* Rows:
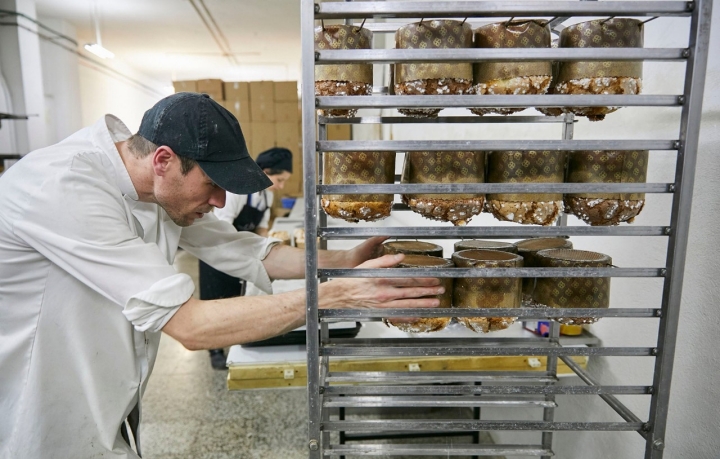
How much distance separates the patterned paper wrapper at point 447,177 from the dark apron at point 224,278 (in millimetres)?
2760

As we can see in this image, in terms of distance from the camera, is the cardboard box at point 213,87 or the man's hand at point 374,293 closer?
the man's hand at point 374,293

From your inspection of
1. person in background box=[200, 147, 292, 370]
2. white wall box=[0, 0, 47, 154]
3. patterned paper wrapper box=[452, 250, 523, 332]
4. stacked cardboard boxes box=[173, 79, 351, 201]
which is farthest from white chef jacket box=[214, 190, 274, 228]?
white wall box=[0, 0, 47, 154]

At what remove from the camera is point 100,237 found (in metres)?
0.99

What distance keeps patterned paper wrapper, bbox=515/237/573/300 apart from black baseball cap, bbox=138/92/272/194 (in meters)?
0.70

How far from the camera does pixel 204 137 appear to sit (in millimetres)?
1038

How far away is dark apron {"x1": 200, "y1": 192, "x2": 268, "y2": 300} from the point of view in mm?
3566

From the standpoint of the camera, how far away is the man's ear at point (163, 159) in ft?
3.47

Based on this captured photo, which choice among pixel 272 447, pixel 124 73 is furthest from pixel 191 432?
pixel 124 73

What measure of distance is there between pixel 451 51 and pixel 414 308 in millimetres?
504

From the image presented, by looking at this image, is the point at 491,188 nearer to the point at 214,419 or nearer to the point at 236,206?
the point at 214,419

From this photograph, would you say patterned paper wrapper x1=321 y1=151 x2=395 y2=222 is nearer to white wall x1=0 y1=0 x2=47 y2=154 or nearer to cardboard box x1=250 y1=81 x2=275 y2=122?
white wall x1=0 y1=0 x2=47 y2=154

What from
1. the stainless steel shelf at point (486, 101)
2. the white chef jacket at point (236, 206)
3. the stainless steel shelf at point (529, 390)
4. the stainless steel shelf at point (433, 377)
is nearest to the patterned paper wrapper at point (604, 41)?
the stainless steel shelf at point (486, 101)

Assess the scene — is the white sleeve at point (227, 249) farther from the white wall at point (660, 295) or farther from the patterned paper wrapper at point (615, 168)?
the white wall at point (660, 295)

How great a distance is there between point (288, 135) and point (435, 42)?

* Exercise goal:
Reproduce every item above word for word, omitting the pictures.

* Written answer:
How much distance separates the patterned paper wrapper at point 447,177 from the dark apron at point 224,278 (in millimetres)?
2760

As we can see in this image, in terms of distance from the camera, is the cardboard box at point 213,87 or the man's hand at point 374,293 closer?
the man's hand at point 374,293

From your inspection of
1. person in background box=[200, 147, 292, 370]
2. white wall box=[0, 0, 47, 154]
3. patterned paper wrapper box=[452, 250, 523, 332]
4. stacked cardboard boxes box=[173, 79, 351, 201]
which is farthest from white chef jacket box=[214, 190, 274, 228]?
white wall box=[0, 0, 47, 154]

At what remove from the camera is point 100,237 found (in metres)?
0.99

What distance keeps patterned paper wrapper, bbox=515/237/573/300 apart from black baseball cap, bbox=138/92/272/194 (in meters)?
0.70

How far from the camera does pixel 204 137 appear to sit (in millimetres)?
1038

How far away is dark apron {"x1": 200, "y1": 192, "x2": 268, "y2": 300} from the point of view in mm?
3566

From the standpoint of the camera, how far away is the man's ear at point (163, 159) in ft?
3.47

Based on this captured photo, which choice among pixel 272 447, pixel 124 73 is furthest from pixel 191 432?
pixel 124 73

What measure of distance is there between pixel 451 51 and pixel 414 308 in millimetres?
504

From the image presented, by looking at this image, is the point at 491,188 nearer to the point at 214,419 or nearer to the point at 236,206?
the point at 214,419

From this photograph, would you say patterned paper wrapper x1=321 y1=151 x2=395 y2=222 is nearer to white wall x1=0 y1=0 x2=47 y2=154 or nearer to cardboard box x1=250 y1=81 x2=275 y2=122?
white wall x1=0 y1=0 x2=47 y2=154

What from
1. the stainless steel shelf at point (486, 101)
2. the white chef jacket at point (236, 206)
3. the stainless steel shelf at point (529, 390)
4. the stainless steel shelf at point (433, 377)
is nearest to the patterned paper wrapper at point (604, 41)?
the stainless steel shelf at point (486, 101)

Assess the scene — is the white sleeve at point (227, 249) farther from the white wall at point (660, 295) or farther from the patterned paper wrapper at point (615, 168)?
the white wall at point (660, 295)

How great a distance is there between point (288, 135) and point (435, 42)?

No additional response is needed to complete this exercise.